Page extract:
+ + + +
Monday, March 24, 2014

More #Women then Men #Arrested for Alcohol #DUI in LA and #California

Newsflash from your Hollywood Attorney:




 Traffic Injury Research Foundation research survey revealed distinct profiles of women arrested for driving under the influence:

The young woman who drinks to socialize.

The recently married woman with children.

The "empty-nester" or woman in the midst of a major life stressor that could be caused by divorce, death or some other factor.

Other possible reasons for the increase in DUI arrests among women: More women in the workforce means more women are driving than in previous years. There’s also a generation of young women who are delaying marriage and children for a professional career.

In Los Angeles County, arrests of women ages 21 to 30 years old jumped by about 134 percent from 1999 to 2011.

Cops are better trained to find impaired drivers
Research into the reasons why more women are being arrested is minimal. Researchers have yet to come up with a definitive reason to explain the increase. One explanation is that law enforcement has made it a priority to get impaired drivers off the roads.

In California, DUI arrests decreased overall by 8 percent in 2011, following a 6 percent decrease in the two years prior. Starting in 2008, the state began a serious crackdown on drunk driving. Officials launched a public awareness campaign, which was accompanied by a surge of DUI checkpoints and patrols.

Sgt. Daniel Dail, who has worked DUI checkpoints with the Traffic Service Detail at the Los Angeles County Sheriff’s Department since 2009, said: “What I’ve seen is our deputies and our officers throughout the city are getting better trained.” 

Dail said law enforcement has been particularly focused on training officers on how to detect drugged-driving; that is, driving under the influence of marijuana, narcotics or prescription drugs. He also has seen more women arrested at DUI checkpoints, but he doesn’t think they are drunk.

“A lot of them do take prescription medication or mix them,” Dail said. “Prescription medication and alcohol, or medicinal marijuana, or something like that.”

More than three-quarters of women arrested for DUI told researchers they mixed prescription drugs with alcohol, according to a survey by the Traffic Injury Research Foundation published last year.

"I think it's no secret that half of America is on some kind of anti-depressant and happy pill,” said Los Angeles criminal defense attorney Sara Azari. She specializes in representing defendants charged with serious, felony DUIs.

Azari recently represented a woman convicted of vehicular manslaughter who was on a mix of anti-anxiety pills. A jury found she killed a tow-truck driver who was on the side of Pacific Coast Highway. The lawyer said many people do not understand that a prescription pill can lead to a DUI arrest.

“It says you’re not supposed to drive when you’re taking it. No driving towards the time of the ingestion,” Azari said. “And people just get behind the wheel and go about [their] lives.”
+ + + +
Material provided:
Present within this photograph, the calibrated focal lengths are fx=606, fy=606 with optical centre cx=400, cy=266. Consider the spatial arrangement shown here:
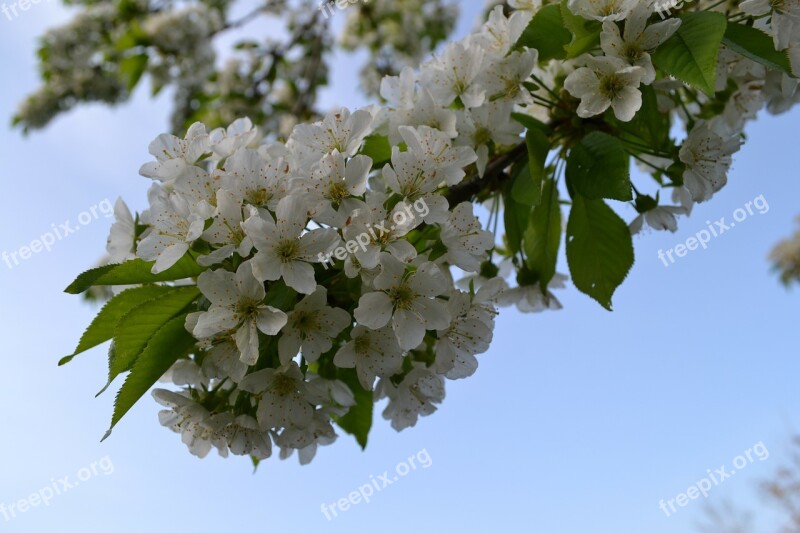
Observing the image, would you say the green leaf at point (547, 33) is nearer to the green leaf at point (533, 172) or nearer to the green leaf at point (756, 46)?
the green leaf at point (533, 172)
+ + + +
Brief A:
Transcribe the DUI article from "More #Women then" up to and including "some other factor.".
Brief B:
Using the DUI article, answer yes or no to each statement, and quote the exact words from the article that decide it.
(i) In Los Angeles County, arrests of women ages 21 to 30 rose by about 134 percent from 1999 to 2011.
(ii) California began its serious crackdown on drunk driving in 2011.
(iii) Sgt. Daniel Dail has worked DUI checkpoints with the Traffic Service Detail since 2009.
The listing plays no part in the work here.

Answer section A:
More #Women then Men #Arrested for Alcohol #DUI in LA and #California

Newsflash from your Hollywood Attorney:




 Traffic Injury Research Foundation research survey revealed distinct profiles of women arrested for driving under the influence:

The young woman who drinks to socialize.

The recently married woman with children.

The "empty-nester" or woman in the midst of a major life stressor that could be caused by divorce, death or some other factor.

Answer section B:
(i) Yes: "In Los Angeles County, arrests of women ages 21 to 30 years old jumped by about 134 percent from 1999 to 2011."
(ii) No: "Starting in 2008, the state began a serious crackdown on drunk driving."
(iii) Yes: "who has worked DUI checkpoints with the Traffic Service Detail at the Los Angeles County Sheriff’s Department since 2009"